A range of Emergency Active Travel (EAT) trial schemes across Buckinghamshire are being introduced and amended during April. Following feedback and consultations with local residents, businesses and road users, Buckinghamshire Council is making adjustments to existing schemes and adding new trial schemes in different parts of the county.
The EAT schemes form part of a £514,000 investment to encourage residents to make more local journeys on foot and by bike. In addition to the immediate benefits to health and wellbeing, schemes such as this can also have longer term benefits including reducing congestion and improving air quality. The schemes also help contribute to Buckinghamshire Council’s policy to combat climate change.
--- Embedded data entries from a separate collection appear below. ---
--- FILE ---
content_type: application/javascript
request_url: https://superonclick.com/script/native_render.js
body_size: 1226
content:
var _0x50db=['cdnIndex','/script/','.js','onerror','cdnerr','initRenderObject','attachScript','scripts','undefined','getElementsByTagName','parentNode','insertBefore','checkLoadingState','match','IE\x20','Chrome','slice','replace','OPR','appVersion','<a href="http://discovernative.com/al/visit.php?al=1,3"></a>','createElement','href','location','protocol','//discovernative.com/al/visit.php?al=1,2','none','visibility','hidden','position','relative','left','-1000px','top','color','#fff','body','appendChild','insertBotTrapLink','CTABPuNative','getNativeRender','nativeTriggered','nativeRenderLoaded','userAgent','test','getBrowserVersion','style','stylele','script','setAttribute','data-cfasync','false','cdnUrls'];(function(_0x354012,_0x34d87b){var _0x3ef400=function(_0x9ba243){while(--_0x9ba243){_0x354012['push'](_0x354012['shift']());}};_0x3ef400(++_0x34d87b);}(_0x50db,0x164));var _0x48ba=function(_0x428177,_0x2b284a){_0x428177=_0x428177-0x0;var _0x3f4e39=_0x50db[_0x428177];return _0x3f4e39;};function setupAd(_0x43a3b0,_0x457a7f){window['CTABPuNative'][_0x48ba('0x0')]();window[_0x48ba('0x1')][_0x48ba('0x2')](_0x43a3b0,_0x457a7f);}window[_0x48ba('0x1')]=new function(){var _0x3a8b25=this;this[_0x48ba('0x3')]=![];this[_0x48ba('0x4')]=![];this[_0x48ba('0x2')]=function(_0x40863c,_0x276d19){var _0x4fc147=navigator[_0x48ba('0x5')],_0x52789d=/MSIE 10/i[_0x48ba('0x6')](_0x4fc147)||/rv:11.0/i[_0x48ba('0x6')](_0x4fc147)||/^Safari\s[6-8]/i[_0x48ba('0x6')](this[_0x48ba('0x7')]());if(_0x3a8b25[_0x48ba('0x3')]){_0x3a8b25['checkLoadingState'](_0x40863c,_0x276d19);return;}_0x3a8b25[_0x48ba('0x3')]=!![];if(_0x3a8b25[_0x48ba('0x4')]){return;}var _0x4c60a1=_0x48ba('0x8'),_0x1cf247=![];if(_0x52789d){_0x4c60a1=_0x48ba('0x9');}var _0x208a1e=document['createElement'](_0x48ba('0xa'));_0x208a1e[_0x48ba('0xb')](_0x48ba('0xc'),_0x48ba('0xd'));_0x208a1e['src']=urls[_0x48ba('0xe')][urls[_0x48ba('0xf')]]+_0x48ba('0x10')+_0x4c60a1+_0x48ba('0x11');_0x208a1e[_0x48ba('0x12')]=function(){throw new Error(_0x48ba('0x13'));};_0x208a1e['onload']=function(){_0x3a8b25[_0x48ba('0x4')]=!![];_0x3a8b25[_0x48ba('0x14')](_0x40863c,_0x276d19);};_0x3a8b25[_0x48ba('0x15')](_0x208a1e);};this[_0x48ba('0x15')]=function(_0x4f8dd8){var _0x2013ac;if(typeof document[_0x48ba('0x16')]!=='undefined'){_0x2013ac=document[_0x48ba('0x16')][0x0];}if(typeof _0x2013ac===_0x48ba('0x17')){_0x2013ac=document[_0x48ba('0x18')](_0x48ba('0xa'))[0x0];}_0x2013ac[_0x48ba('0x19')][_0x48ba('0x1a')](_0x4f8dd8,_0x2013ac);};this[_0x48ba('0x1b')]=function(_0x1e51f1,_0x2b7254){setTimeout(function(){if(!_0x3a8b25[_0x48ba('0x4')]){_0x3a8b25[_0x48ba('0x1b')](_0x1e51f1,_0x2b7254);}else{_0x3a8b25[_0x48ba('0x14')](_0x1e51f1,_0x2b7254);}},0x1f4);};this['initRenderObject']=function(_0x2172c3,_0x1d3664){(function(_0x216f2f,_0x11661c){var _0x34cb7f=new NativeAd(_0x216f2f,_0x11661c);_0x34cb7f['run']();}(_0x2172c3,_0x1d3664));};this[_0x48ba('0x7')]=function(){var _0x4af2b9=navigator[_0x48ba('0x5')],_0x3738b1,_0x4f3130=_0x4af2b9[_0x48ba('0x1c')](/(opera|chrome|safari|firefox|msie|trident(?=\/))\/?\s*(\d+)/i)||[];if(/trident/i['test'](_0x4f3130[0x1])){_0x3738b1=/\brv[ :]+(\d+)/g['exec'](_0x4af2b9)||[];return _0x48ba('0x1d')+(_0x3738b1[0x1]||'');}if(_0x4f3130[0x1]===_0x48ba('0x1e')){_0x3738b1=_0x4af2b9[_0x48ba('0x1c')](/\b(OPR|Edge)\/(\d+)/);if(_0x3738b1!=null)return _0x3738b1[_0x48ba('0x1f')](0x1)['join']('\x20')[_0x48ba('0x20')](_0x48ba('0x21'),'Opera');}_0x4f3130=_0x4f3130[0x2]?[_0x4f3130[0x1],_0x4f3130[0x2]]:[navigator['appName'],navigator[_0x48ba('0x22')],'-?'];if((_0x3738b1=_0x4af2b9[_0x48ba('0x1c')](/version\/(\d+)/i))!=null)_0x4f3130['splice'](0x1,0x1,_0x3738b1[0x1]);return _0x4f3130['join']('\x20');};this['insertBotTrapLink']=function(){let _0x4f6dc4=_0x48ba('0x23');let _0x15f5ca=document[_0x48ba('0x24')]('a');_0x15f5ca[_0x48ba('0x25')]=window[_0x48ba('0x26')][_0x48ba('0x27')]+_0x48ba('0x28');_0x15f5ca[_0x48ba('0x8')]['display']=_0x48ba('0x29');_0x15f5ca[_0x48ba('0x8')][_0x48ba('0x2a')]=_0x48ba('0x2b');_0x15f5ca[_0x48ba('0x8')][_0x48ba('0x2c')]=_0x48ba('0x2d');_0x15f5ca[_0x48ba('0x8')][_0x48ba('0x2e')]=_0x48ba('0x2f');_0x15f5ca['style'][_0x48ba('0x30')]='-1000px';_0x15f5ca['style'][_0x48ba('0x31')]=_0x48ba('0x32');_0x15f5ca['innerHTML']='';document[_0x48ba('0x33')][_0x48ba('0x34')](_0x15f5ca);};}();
From mid-April onwards, some amendments will be made to the existing scheme in Southcourt in Aylesbury, at the junction of Chalgrove Walk and Churchill Avenue. This follows feedback from local residents with an adjustment of the point closure to alleviate local concerns, including people driving over the grass verge and park area.
In High Wycombe, an upgrade and refreshing of the existing East-West cycle route is being undertaken to increase protection for cyclists and improve awareness for all road users. Works include additional wayfinding signs, improved accessibility, refreshing of existing markings and installation of solar studs through the park near Millbrook Combined School, through Lilys Walk and along the path by the Rye (on the south side of The Dyke).
Ian Thompson, Corporate Director for Planning, Growth and Sustainability said: “We are really pleased to be able to run such a range of Emergency Active Travel Schemes across the county. As a council we are committed to exploring options for more sustainable travel. The benefits on both our personal health and our local environment are a win-win for everyone.”